# Dynamic size file-backed filesystem



## cahimira (Jul 7, 2013)

Hello,

_I_s _it_ possible to create a dynamically sized file-backed filesystem in FreeBSD?

Thanks.


----------



## Chris_H (Jul 17, 2013)

Greetings,

 Yep. It's totally possible. Think of mounting an .ISO file on your system. But there are many more possibilities. You'll want to visit the FreeBSD documentation. The Handbook should be your first stop. Especially the parts on installing, and as I recall, I first noticed it, in a paragraph about increasing SWAP space, when you run out, using file based swap.

HTH

--chris


----------



## wblock@ (Jul 17, 2013)

Dynamically sized, though?  Not with a file.  People periodically try to create a sparse swap file with bad results.  tmpfs(5) is dynamic, but not file-backed.

What is the application?


----------



## fonz (Jul 17, 2013)

wblock@ said:
			
		

> Dynamically sized, though?  Not with a file.


This does make me wonder, though. On several occasions I have mounted USB install images, added files to them (typically pre-made configuration files), unmounted the images and written the result to a flash drive without any ill effects. But I've also heard reports from others that such a procedure failed for them. Have I just been lucky all the time?


----------



## Chris_H (Jul 17, 2013)

fonz said:
			
		

> This does make me wonder, though. On several occasions I have mounted USB install images, added files to them (typically pre-made configuration files), unmounted the images and written the result to a flash drive without any ill effects. But I've also heard reports from others that such a procedure failed for them. Have I just been lucky all the time?
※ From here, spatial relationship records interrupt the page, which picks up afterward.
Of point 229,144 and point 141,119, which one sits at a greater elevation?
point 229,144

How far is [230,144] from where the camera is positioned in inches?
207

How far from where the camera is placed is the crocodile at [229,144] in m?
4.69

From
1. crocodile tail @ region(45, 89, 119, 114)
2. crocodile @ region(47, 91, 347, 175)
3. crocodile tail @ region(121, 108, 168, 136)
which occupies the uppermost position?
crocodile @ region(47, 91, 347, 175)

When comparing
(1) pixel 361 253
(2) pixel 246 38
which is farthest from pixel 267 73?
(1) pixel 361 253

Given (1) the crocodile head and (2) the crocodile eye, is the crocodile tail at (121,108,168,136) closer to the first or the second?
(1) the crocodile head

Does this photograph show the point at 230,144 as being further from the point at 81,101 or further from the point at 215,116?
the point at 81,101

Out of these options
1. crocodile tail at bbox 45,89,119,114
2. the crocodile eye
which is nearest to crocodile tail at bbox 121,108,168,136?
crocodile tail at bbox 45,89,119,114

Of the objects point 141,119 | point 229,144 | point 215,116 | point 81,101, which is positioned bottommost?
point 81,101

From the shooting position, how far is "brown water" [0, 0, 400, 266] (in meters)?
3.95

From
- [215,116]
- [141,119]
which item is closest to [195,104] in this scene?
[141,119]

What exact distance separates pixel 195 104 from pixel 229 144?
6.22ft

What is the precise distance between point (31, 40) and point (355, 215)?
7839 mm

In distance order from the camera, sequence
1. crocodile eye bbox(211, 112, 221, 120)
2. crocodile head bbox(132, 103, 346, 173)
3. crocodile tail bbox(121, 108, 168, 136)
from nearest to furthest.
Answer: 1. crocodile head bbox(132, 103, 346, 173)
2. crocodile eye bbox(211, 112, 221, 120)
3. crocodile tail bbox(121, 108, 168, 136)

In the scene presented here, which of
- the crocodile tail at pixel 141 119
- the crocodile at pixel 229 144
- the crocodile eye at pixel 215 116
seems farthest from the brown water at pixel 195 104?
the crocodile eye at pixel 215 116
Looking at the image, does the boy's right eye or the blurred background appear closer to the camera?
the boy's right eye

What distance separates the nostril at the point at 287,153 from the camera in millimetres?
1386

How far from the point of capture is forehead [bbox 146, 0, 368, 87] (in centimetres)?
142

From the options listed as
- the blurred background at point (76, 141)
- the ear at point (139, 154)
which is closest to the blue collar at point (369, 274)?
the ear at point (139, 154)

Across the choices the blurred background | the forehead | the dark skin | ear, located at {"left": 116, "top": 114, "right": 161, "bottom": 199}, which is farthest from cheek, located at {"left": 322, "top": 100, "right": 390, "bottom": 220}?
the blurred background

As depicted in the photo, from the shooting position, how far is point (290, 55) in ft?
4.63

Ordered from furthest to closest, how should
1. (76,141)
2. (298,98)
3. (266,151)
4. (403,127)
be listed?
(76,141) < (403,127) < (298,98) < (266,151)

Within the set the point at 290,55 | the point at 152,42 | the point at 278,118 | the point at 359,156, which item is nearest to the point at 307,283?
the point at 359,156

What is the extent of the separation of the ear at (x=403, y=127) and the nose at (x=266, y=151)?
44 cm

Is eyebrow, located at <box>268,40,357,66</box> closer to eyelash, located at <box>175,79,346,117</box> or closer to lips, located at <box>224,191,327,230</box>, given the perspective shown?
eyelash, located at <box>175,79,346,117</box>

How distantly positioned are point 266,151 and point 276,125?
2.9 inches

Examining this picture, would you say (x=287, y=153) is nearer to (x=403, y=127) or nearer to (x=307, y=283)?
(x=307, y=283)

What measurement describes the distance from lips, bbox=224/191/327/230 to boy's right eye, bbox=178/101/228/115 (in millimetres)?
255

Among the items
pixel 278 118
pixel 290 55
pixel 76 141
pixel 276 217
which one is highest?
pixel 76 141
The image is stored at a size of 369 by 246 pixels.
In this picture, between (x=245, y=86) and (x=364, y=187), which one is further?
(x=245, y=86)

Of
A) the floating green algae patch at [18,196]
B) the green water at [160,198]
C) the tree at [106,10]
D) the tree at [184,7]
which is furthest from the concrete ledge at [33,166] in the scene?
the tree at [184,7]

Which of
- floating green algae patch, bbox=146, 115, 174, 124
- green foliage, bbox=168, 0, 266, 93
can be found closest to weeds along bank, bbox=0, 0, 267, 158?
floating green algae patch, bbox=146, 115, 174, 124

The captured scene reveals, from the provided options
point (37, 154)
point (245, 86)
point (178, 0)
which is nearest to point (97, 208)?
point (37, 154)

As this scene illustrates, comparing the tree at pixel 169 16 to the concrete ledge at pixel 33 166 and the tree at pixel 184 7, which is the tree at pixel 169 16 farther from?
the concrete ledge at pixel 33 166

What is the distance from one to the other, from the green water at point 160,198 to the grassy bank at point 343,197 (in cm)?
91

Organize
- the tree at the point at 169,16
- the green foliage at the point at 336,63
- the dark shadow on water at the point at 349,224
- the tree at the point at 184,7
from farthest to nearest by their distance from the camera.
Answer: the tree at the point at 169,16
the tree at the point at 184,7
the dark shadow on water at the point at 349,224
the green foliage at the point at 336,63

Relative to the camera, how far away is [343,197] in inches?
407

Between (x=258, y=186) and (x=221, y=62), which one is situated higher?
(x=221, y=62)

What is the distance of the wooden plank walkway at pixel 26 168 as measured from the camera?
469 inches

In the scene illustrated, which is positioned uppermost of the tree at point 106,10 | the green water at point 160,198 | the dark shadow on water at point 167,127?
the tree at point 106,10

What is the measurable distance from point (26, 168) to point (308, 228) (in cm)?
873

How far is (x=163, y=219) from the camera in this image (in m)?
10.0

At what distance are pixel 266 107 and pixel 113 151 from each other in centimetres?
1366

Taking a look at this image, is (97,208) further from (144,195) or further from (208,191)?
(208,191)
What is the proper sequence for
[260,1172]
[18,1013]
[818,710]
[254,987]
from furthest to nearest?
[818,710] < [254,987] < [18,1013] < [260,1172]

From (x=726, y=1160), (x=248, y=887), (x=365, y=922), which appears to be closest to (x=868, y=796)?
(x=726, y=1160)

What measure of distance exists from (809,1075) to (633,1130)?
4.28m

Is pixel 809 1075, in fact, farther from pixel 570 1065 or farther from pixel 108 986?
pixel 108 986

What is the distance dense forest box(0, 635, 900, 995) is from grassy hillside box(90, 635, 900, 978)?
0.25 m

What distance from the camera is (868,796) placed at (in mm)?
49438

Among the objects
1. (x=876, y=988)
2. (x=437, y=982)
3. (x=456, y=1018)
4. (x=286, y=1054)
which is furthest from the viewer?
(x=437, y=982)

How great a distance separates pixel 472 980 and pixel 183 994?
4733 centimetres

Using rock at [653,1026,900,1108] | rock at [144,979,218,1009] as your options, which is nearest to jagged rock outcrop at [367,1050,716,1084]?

I've done _exactly_ the same -- in fact, just recently, with 9.x. It worked perfectly. But past experiences were quite troublesome. I'm guessing either hardware used, or just better support in FreeBSD (drivers are now more robust).

--chris


----------



## wblock@ (Jul 17, 2013)

fonz said:
			
		

> This does make me wonder, though. On several occasions I have mounted USB install images, added files to them (typically pre-made configuration files), unmounted the images and written the result to a flash drive without any ill effects.



Sure, that works fine.  The contents change, but the image file does not change size.


----------



## fonz (Jul 17, 2013)

wblock@ said:
			
		

> Sure, that works fine.  The contents change, but the image file does not change size.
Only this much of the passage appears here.